How should I organize complex SQL views in Rails?

I manage a research database with Ruby on Rails. The data that is entered is primarily used by scientists who prefer to have all the relevant information for a study in one single massive table for use in their statistics software of choice. I'm currently presenting it as CSV, as it's very straightforward to do and compatible with the tools people want to use.
I've written many views (the SQL kind, not the Rails HTML/ERB kind) to make the output they expect a reality. Some of these views are quite large and have a fair amount of complexity behind them. I wrote them in SQL because there are many calculations and comparisons that are more easily done with SQL. They're currently loaded into the database straight from a file named views.sql. To get the requested data, I do a select * from my_view;.
The views.sql file is getting quite large. Part of the problem is that we're still figuring out what the data we collect means, so there's a lot of changes being made to the views all the time -- and a ton of them are being created. Many of them need to be repeatable.
I've recently run into issues organizing and testing these views. Rails works great for user interface stuff and business logic, but I'm not aware of much existing structure for handling the reporting we require.
Some options I've thought of:
Should I move them into the most relevant models somehow? Several of the views interact with each other, which makes this situation more complex than just doing a single find_by_sql, so I don't know if they should only be part of the model.
Perhaps they should be treated as a "view" in the MVC sense? (That is, they could be moved into app/views/ and live alongside the HTML, perhaps as files named something like my_view.csv.sql which return CSV.)
How would you deal with a complex reporting problem like this?
UPDATE for Mladen Jablanović
It started by having a couple of views for reporting purposes.

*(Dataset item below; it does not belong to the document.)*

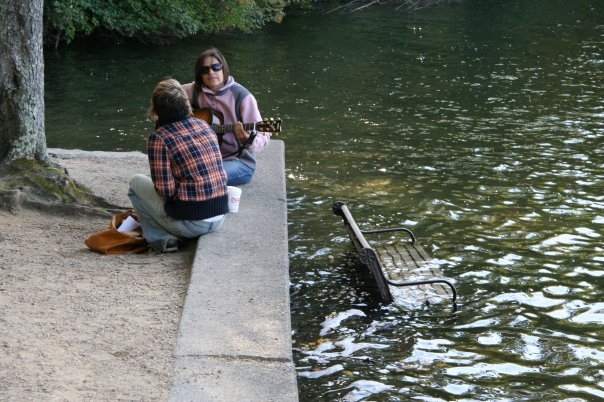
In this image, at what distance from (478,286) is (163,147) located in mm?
3074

My boss(es) decided they wanted more, so I started writing more. Some give couple hundred columns of data, based on the requirements I've been given.

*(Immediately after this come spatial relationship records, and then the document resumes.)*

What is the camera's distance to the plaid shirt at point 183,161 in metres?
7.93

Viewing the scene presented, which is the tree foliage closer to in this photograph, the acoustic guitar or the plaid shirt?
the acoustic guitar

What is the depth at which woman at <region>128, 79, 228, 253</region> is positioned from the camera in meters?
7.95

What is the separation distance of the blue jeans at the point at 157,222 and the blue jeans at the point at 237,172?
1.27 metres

I have a couple thousand lines of views all shoved in a single file now. I don't like that situation, so I want to reorganize/refactor the code. I'd also like an easy way of providing CSVs -- I'm currently running queries and emailing them by hand, which could easily be automated. Finally, I would like to be able to write some tests on the output of the views, since a couple of regressions have already popped up.
I haven't worked much with SQL and views directly, so I can't help you there, but you can certainly build an ActiveRecord model on top of a view, very easily in fact. The book Enterprise Rails has a whole chapter on it (here it is at Google Books).
We are using views in our DB extensively and some of them are exposed as Rails models. You work with them as you would with tables, except for you can't update them of course.
Also, some of the columns may be calculated using other columns (different ratios for example) so we don't do it in the view, but in the model instead (ok, not entirely true, we construct SQL snippet and pass it to :select => '' portion of find call).
Presentation logic (such as date and number formatting) goes to Rails views.
I'm afraid I can't help you with more concrete advice, as the scope of the question is pretty wide.
EDIT:
Hundreds of columns doesn't sound reasonable. Sounds like immense amount of data in one place. How do they use it at all? We have web application where they can drill down and filter the results, narrow timespan and time step etc, so they never have more then 10-20 columns in the reports.
We store our views one view per SQL file. Also, you can combine it with a numerical prefix in order to ensure proper creation order (in case some of them depend on others). No migrations there, whole DB layer is app-agnostic.
For CSV, you can create either a set of scripts you can invoke either manually, or using cron, or you can use FasterCSV from your Rails app and generate CSVs by HTTP request.